Private data was purportedly included in the first batch by parent firm Automattic.
OpenAI and Midjourney, two businesses that specialize in artificial intelligence, are reportedly interested in purchasing user data from Tumblr and WordPress, among other organizations. According to 404 Media, Automattic, the parent firm of the platforms, is getting close to concluding an agreement to offer data to assist in the training of the AI businesses’ models.
Despite the fact that it is unclear which data will be published, the study indicates that Automattic may have originally exceeded their expectations. Based on what is believed to be an internal post made by Cyle Gage, the product manager for Tumblr, it appears that Automattic was getting ready to submit confidential or partner-related information that was not supposed to be included in the transaction. According to reports, the information that was deemed dubious included private posts on public blog posts, blogs that had been removed or suspended, questions that had not been answered (and hence were not publicly posted), private answers, posts that were marked as explicit, and content from premium partner blogs (such as Apple’s previous music website).
Based on the internal post, it appears that the engineers working for Automattic are currently compiling a list of post IDs that ought to have been excluded. The question of whether or not the data has already been transmitted to the AI companies is not resolved.
Email was sent to Automattic by Newtechmania in order to request a comment on the report. In response, the firm issued a statement that was made public, in which it asserted, “We will share only public content that is hosted on WordPress.com and Tumblr from sites that have not opted out.” It is mentioned in the statement that according to the present legal laws, web crawlers employed by AI businesses are not required to comply with the opt-out preferences of consumers.
It would appear that the final line in Automattic’s statement is consistent with the deals that have been reported. “We are also working directly with select AI companies as long as their plans align with what our community cares about: attribution, opt-outs, and control,” Automattic added. “We are also working with select Artificial Intelligence companies.” We will ensure that all opt-out options are respected by our partnerships.
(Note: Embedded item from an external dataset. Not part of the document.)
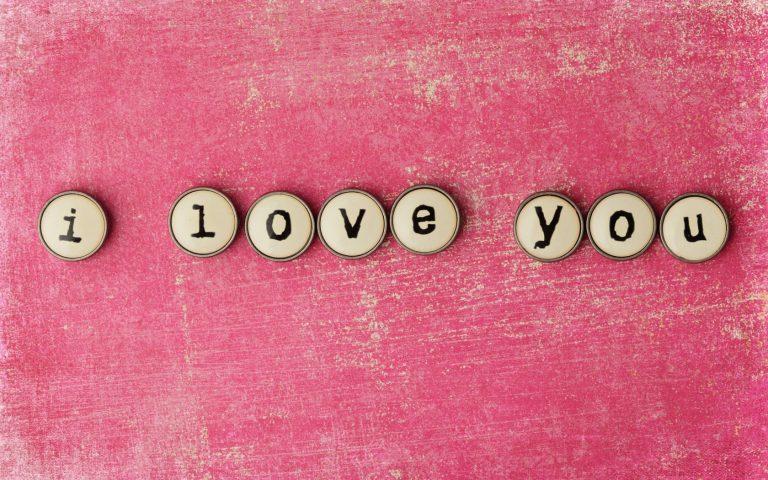 hinh-anh-dep-chu-i-love-you-lang-mang-cho-cac-cap-tinh-nhan-dang-yeu-7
Additionally, we want to go this a step further by providing frequent updates to any partners regarding individuals who have recently opted out of receiving emails and requesting that their content be deleted from previous sources and any future training.
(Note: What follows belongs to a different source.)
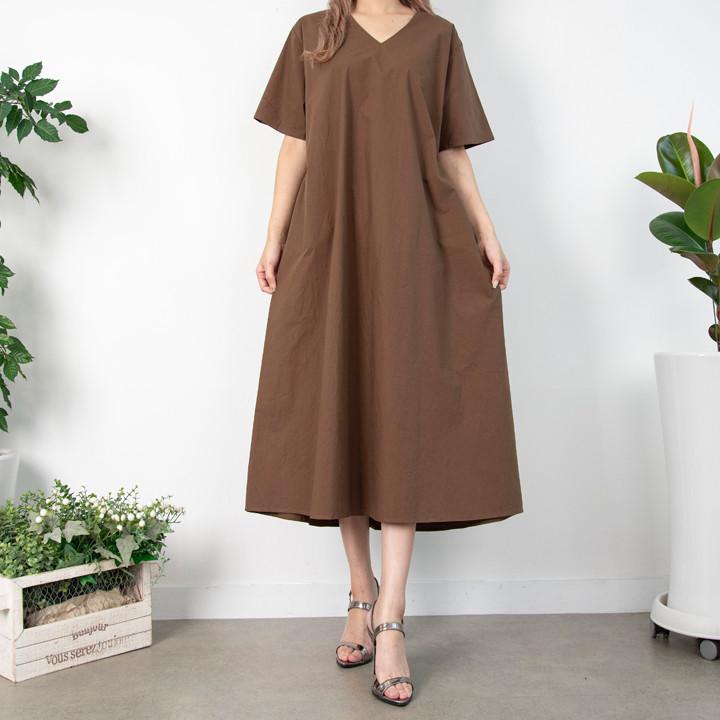 P9844 V领长款连衣裙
It has been reported that the firm intends to unveil a new opt-out tool on Wednesday. This feature provides customers with the ability to prevent third parties, including artificial intelligence companies, from training on their data. The answer to the question “If you opt out from the start, we will block crawlers from accessing your content by adding your site on a disallowed list,” was included in an alleged internal FAQ that Automattic developed for the tool, which was examined by 404 Media. Additionally, in the event that you change your mind at a later time, we intend to inform any partners about individuals who have recently opted out and request that their content be deleted from previous sources and any future training.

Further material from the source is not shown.